PEDESTRIAN COUNTING SYSTEM

Anonymous
Anonymous

Real-time pedestrian counting is on high demand for traffic control, marketing and management of the crowd. In this project, an automatic and robust pedestrian counting system for a shopping mall based on computer vision is proposed. It is very important to determine the recession and peak hours of the mall by visitors counting for business decision making. The proposed method utilizes a pre-installed overhead or surveillance camera on the entrance of the sidewalk or a corridor in the mall compound for security purpose. By accessing the camera, the area of interest is scanned, images are processed and the pedestrians in the regions are detected.

By using different approach of image and video processing methods, this system can be implemented in Visual Studio with the help of OpenCV image processing libraries. Several methods of image processing techniques such as background subtraction, optical flow, Harr-like feature detector and Histogram of Gradient are reviewed in this report. A pedestrian counting method based on Histogram of Gradient is presented. The principle of HOG is introduced and the detection accuracy, parameters of configuring the system and also the defectiveness of the system is being discussed. The proposed system is able to detect the positions of human accordingly to real time. The computer experiment has shown that the system is able to detect and count the human correctly..

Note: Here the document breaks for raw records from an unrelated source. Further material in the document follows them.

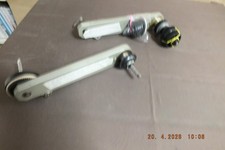 2, bras avec courroies et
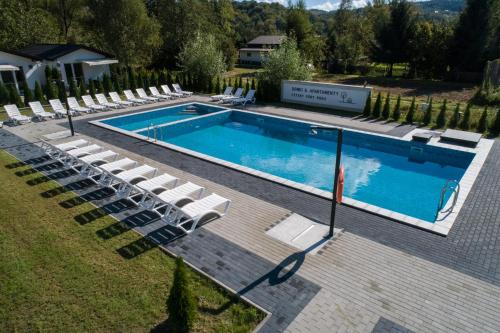 an overhead view of a swimming pool with lounge chairs at Domek Cztery Pory Roku - Garncarska 1 in Czchów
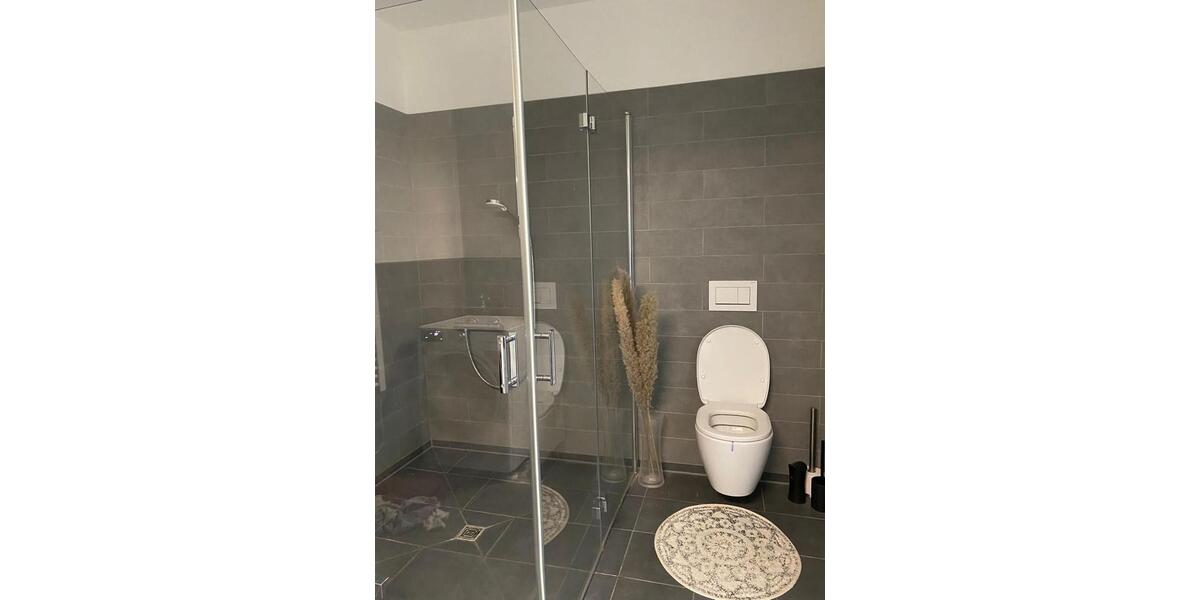 Etagenwohnung Düsseldorf Oberbilk - 2 Zimmer, 64 m&sup2;, 1.241&euro; | Angebot:25262515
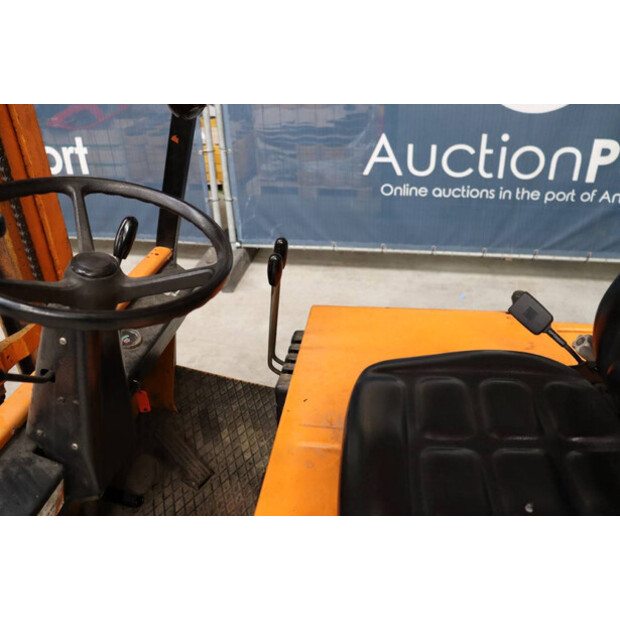 1990 Still R50-15-46016805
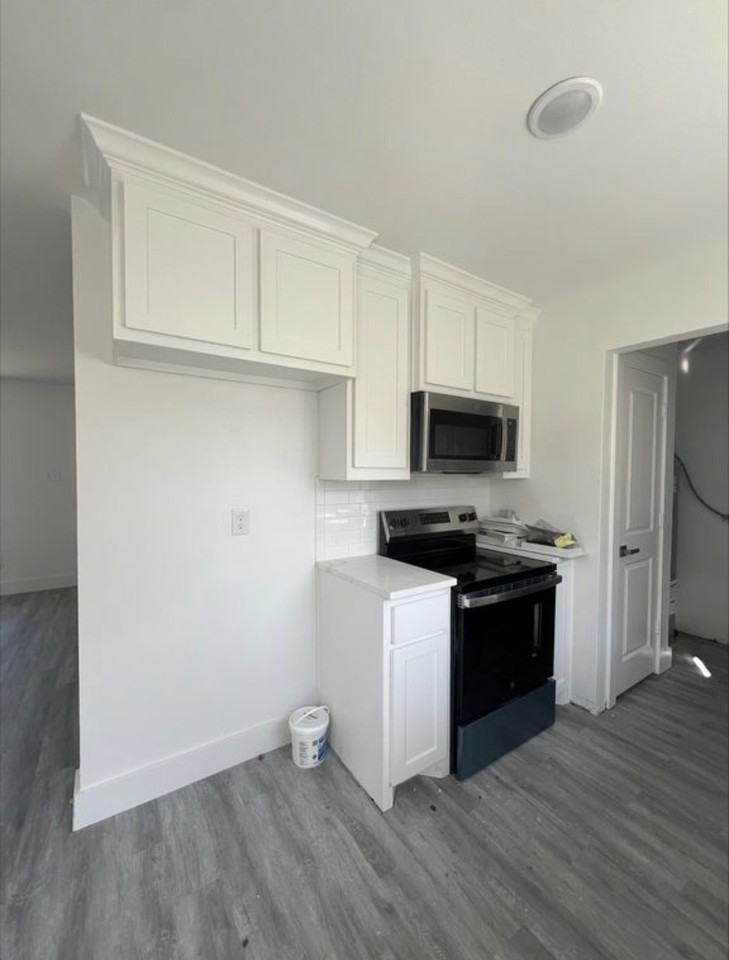 301 W Rochester St #NA - Photo 3 of 5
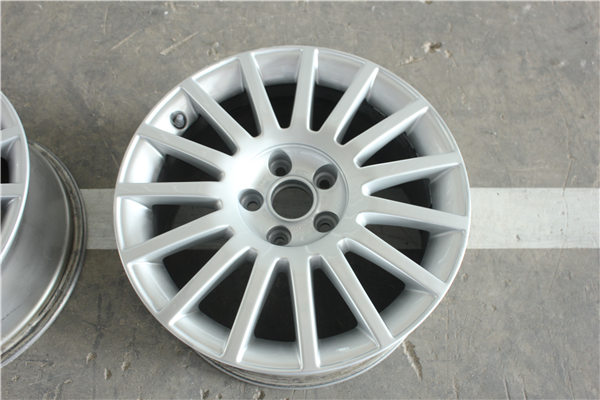 輪轂修復(fù)案例修復(fù)前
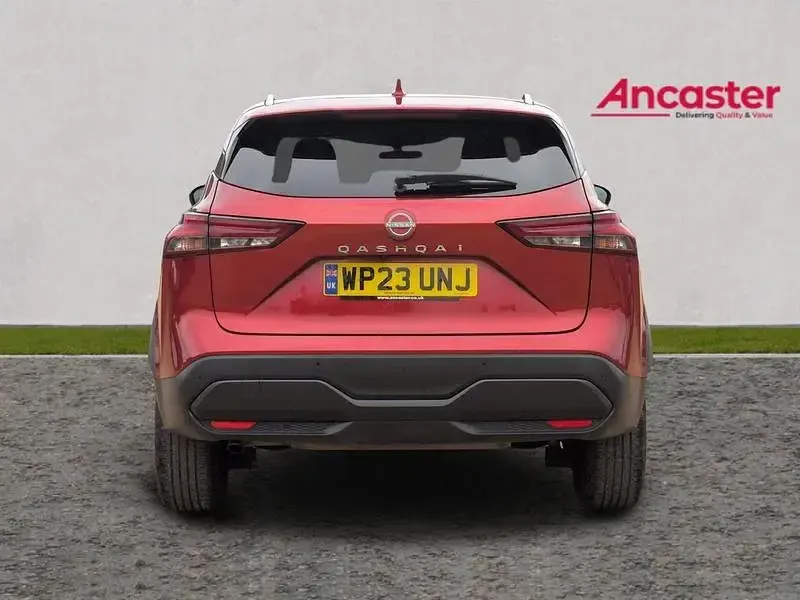 Used Nissan Qashqai Acenta Premium 158 HP (116 kW) 2023 Red SUV
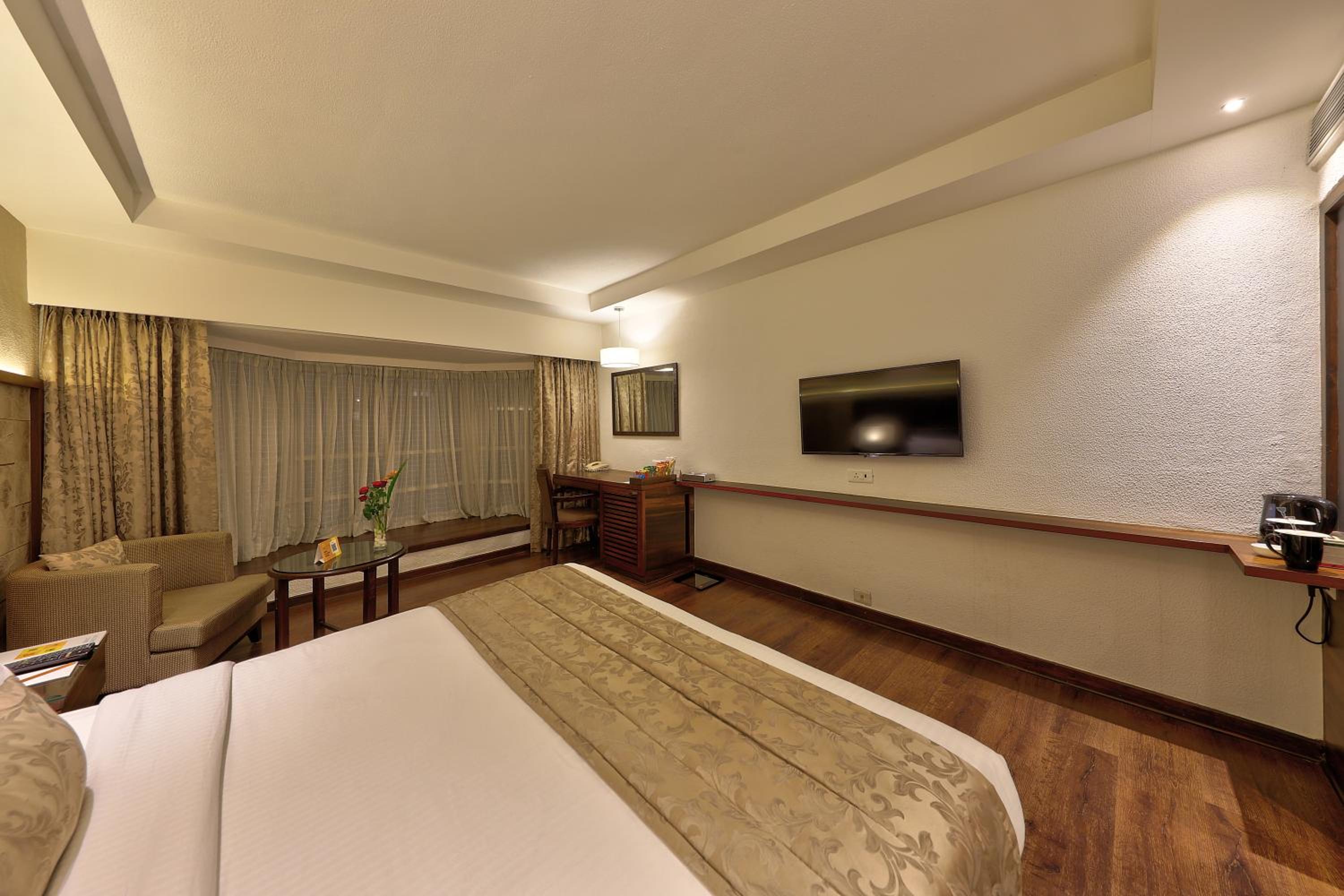 Smart Space Room with 20% discount on Food & Soft Beverage - Photo 1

❖ Video-Based Pedestrian Counting: Many systems rely on video cameras and computer vision algorithms to detect and track pedestrians in real-time. These cameras can be strategically placed at specific locations such as street intersections, pedestrian crossings, or public areas. The video footage is then processed using computer vision techniques to identify and count pedestrians as they pass through the monitored area.

❖ Infrared Sensor-Based Systems: Infrared sensors are often used to count pedestrians based on their heat signatures. These sensors can be mounted on walls, ceilings, or poles and are capable of detecting human presence within their range. Pedestrians walking through the sensor's field of view trigger a count, and the data is collected and analyzed by the system.

❖ Wi-Fi and Bluetooth-Based Tracking: Some systems utilize Wi-Fi or Bluetooth signals emitted by mobile devices carried by pedestrians. By capturing and analyzing these signals, the system can estimate the number of pedestrians in the area and track their movement patterns.